▶ **GOAL**
Copy everything from the line containing "From the perspective" down to the line containing "3. the point at 430,342", both included, swapping "nearer" for "closer". Leave the rest of those entries unchanged.

# START OF SUPPLIED MATERIAL

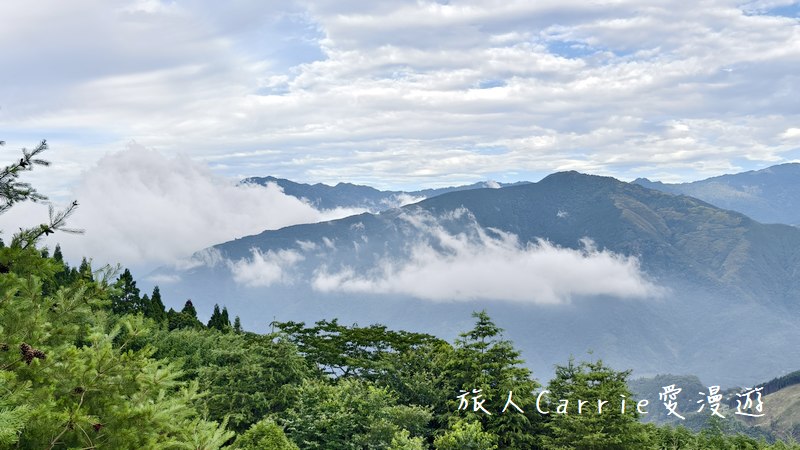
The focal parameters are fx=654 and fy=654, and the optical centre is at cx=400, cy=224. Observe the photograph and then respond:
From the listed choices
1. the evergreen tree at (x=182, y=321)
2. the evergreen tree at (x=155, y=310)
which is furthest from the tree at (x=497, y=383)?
the evergreen tree at (x=182, y=321)

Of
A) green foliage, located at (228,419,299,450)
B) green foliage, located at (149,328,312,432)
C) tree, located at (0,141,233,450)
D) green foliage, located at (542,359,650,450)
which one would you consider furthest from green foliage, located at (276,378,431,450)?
tree, located at (0,141,233,450)

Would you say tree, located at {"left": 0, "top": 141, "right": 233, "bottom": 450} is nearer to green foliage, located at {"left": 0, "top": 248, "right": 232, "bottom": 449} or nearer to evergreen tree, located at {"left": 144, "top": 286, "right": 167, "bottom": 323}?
green foliage, located at {"left": 0, "top": 248, "right": 232, "bottom": 449}

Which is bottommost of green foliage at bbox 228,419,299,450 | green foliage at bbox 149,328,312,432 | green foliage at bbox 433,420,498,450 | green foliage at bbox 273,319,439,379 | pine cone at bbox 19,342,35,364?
green foliage at bbox 433,420,498,450

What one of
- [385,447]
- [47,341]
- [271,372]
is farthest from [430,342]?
[47,341]

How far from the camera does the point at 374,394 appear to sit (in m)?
40.4

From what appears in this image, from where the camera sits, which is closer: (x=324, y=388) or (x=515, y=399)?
(x=324, y=388)

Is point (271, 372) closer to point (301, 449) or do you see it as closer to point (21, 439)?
point (301, 449)

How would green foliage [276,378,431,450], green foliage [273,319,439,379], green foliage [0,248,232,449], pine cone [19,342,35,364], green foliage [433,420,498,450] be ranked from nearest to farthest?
1. green foliage [0,248,232,449]
2. pine cone [19,342,35,364]
3. green foliage [276,378,431,450]
4. green foliage [433,420,498,450]
5. green foliage [273,319,439,379]

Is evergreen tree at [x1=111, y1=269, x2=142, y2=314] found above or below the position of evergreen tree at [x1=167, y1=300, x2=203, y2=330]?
above

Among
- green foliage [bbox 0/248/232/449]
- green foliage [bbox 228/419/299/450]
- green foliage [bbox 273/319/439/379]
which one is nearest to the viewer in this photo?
green foliage [bbox 0/248/232/449]

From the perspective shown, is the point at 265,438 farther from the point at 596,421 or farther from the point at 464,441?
the point at 596,421

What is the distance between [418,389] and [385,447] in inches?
565

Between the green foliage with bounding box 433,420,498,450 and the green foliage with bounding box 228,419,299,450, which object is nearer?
the green foliage with bounding box 228,419,299,450

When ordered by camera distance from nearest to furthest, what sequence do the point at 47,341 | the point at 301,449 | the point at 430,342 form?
1. the point at 47,341
2. the point at 301,449
3. the point at 430,342
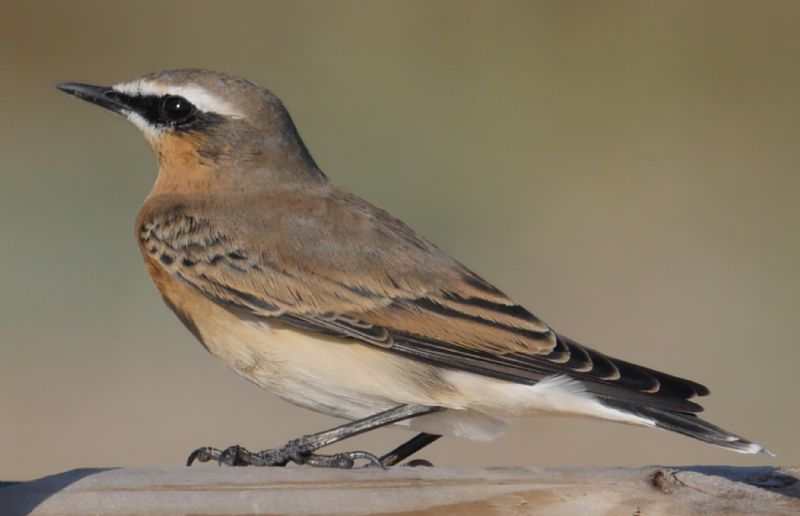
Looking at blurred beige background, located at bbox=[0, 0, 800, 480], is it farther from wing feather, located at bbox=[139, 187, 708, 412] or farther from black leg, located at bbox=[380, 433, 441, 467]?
wing feather, located at bbox=[139, 187, 708, 412]

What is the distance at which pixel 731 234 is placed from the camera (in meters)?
14.0

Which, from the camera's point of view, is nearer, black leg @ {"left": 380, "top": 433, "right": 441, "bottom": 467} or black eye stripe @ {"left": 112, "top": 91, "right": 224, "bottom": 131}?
black leg @ {"left": 380, "top": 433, "right": 441, "bottom": 467}

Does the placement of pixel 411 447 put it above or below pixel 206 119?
below

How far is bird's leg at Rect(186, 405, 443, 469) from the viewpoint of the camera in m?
5.96

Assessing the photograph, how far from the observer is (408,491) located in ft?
15.8

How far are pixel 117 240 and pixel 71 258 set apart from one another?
50 centimetres

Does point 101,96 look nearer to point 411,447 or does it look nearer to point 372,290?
point 372,290

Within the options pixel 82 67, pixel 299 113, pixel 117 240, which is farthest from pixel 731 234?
pixel 82 67

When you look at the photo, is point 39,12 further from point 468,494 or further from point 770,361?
point 468,494

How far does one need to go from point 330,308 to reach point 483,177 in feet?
27.6

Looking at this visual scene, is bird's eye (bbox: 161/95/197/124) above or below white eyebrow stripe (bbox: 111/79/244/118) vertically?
below

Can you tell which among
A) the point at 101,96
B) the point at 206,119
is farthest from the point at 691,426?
the point at 101,96

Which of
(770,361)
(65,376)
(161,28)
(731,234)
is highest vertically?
(161,28)

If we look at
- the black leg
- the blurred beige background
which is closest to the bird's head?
the black leg
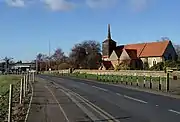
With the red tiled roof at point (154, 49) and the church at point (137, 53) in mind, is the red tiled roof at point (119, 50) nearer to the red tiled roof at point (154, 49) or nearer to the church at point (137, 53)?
the church at point (137, 53)

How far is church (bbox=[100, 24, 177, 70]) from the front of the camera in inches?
4936

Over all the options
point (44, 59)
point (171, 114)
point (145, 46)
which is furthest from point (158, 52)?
point (171, 114)

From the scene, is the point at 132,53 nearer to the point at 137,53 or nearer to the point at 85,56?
the point at 137,53

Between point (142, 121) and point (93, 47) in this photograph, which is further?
point (93, 47)

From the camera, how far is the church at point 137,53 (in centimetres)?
12538

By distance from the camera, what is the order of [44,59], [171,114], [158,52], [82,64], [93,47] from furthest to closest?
[44,59], [93,47], [82,64], [158,52], [171,114]

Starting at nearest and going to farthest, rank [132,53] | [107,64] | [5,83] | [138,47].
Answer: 1. [5,83]
2. [107,64]
3. [132,53]
4. [138,47]

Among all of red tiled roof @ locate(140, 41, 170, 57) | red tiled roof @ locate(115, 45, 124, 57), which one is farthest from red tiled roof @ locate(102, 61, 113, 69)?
red tiled roof @ locate(140, 41, 170, 57)

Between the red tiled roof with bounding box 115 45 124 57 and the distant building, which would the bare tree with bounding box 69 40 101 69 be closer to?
the red tiled roof with bounding box 115 45 124 57

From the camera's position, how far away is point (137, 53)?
5448 inches

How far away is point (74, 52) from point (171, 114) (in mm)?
124279

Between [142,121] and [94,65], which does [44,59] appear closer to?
[94,65]

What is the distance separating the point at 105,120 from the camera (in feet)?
45.3

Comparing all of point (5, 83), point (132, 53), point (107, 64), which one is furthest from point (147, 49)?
point (5, 83)
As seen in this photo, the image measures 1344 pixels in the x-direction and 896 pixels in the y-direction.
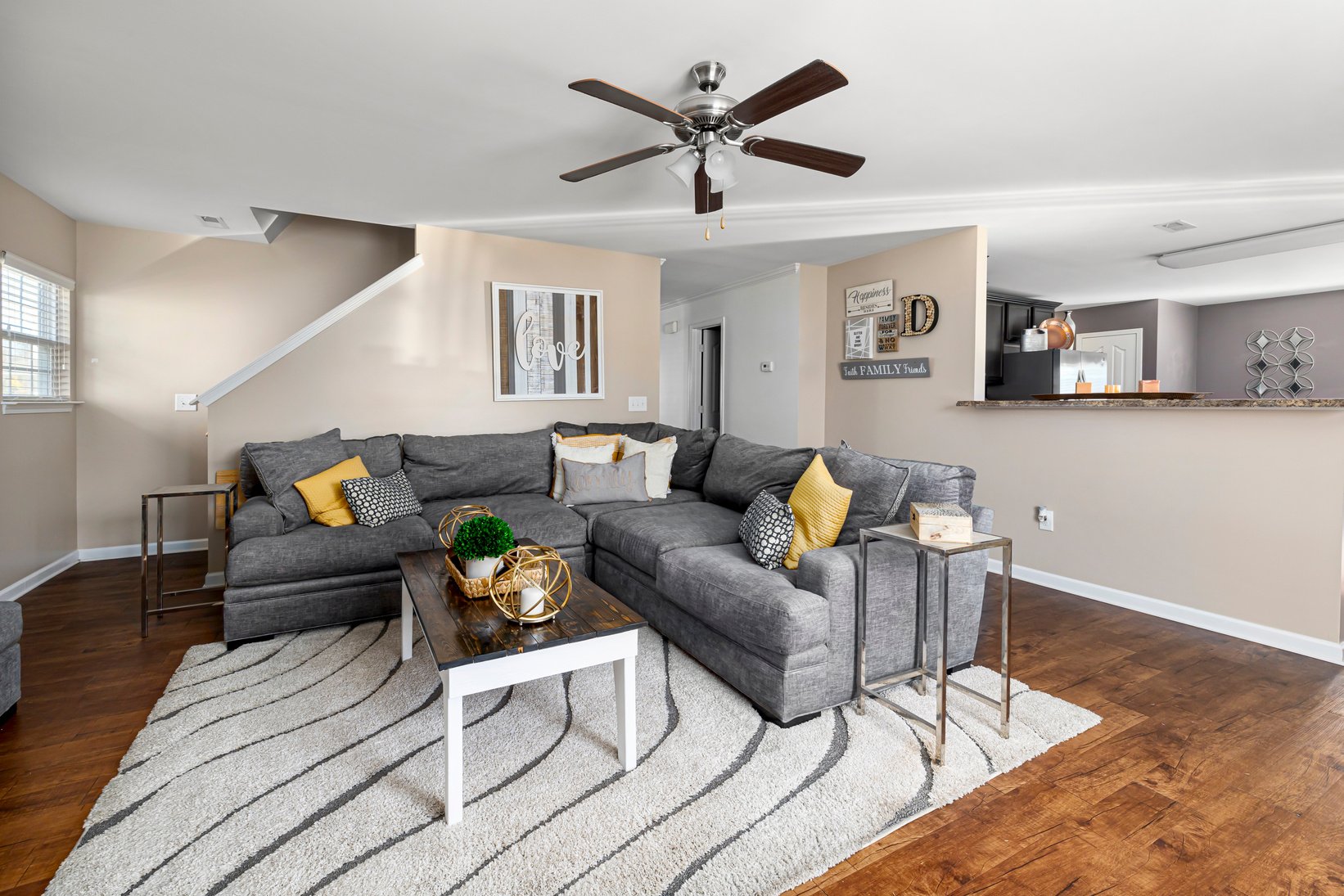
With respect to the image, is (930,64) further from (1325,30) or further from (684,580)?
(684,580)

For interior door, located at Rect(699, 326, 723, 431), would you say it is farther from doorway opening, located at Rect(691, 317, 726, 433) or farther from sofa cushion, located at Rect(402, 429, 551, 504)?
sofa cushion, located at Rect(402, 429, 551, 504)

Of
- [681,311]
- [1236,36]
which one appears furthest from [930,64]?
[681,311]

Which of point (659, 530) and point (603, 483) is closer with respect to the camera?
point (659, 530)

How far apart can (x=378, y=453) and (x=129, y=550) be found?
2.32m

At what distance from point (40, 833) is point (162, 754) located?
13.5 inches

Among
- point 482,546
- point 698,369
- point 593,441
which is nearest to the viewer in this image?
point 482,546

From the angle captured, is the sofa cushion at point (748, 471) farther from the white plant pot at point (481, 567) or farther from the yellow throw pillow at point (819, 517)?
the white plant pot at point (481, 567)

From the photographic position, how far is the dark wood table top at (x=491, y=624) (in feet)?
5.50

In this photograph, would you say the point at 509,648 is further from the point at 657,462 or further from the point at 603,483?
the point at 657,462

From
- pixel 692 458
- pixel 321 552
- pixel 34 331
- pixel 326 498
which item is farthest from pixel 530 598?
pixel 34 331

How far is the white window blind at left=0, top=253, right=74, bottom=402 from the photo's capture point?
11.4 ft

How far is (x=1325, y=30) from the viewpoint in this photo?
78.7 inches

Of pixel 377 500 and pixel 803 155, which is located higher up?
pixel 803 155

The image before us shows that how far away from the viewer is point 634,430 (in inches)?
177
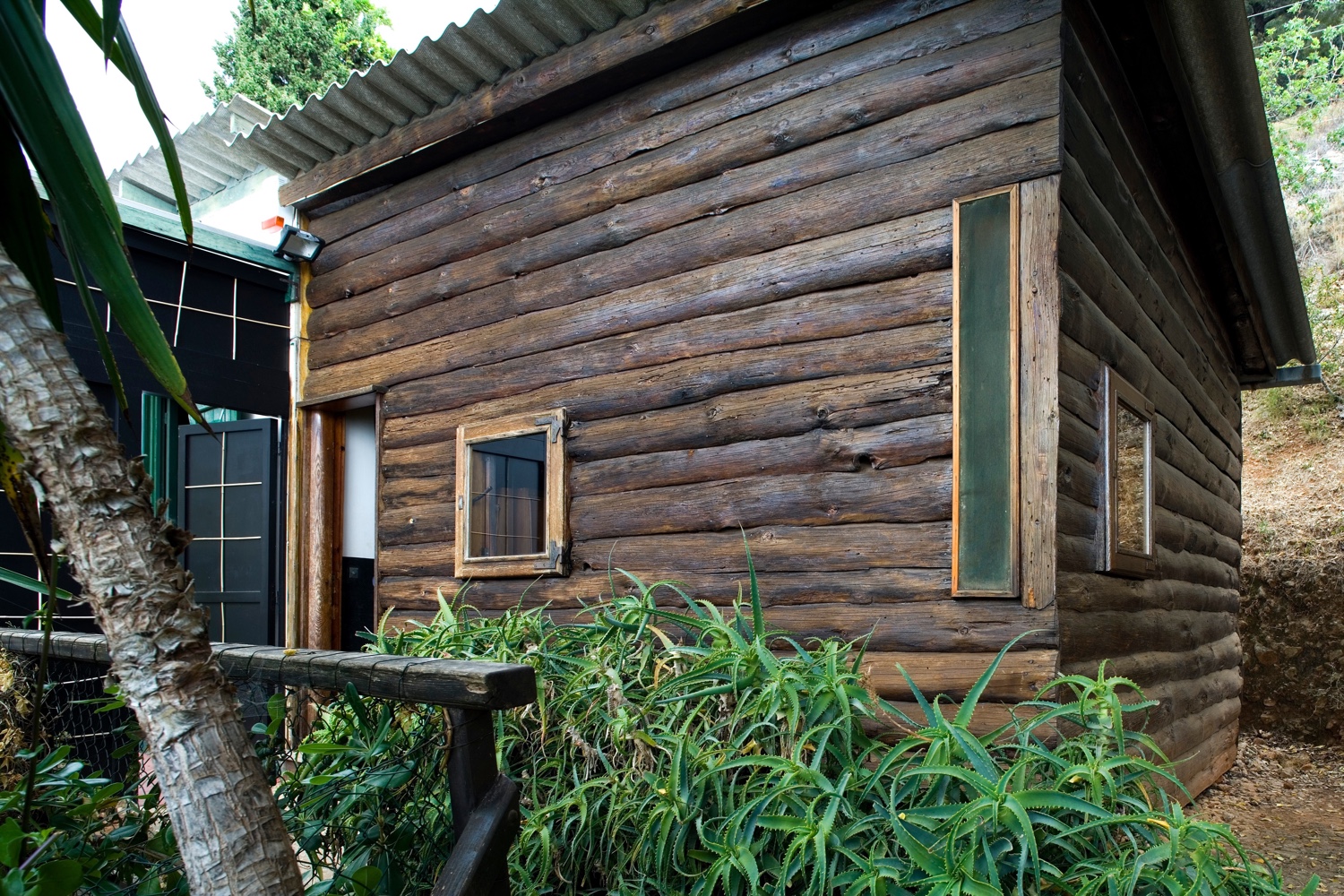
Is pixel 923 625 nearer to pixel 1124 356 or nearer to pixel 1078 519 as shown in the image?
pixel 1078 519

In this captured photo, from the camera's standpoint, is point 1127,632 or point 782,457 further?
point 1127,632

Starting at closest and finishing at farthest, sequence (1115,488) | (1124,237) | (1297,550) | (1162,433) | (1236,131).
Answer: (1115,488)
(1124,237)
(1236,131)
(1162,433)
(1297,550)

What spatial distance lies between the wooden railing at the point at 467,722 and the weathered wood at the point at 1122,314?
2.52 meters

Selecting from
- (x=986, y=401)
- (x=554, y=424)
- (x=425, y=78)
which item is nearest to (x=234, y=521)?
(x=554, y=424)

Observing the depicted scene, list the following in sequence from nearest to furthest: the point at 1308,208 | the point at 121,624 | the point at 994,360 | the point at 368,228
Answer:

# END OF SUPPLIED MATERIAL

▶ **SOLUTION FOR THIS TASK**
From the perspective shown, is the point at 265,438 farther from the point at 596,421 or farther from the point at 464,441?
the point at 596,421

What is the distance between [418,389] and [385,447] in inches?
565

Between the green foliage with bounding box 433,420,498,450 and the green foliage with bounding box 228,419,299,450, which object is closer?
the green foliage with bounding box 228,419,299,450

When ordered by camera distance from nearest to furthest, what sequence do the point at 47,341 | the point at 301,449 | the point at 430,342 form?
1. the point at 47,341
2. the point at 301,449
3. the point at 430,342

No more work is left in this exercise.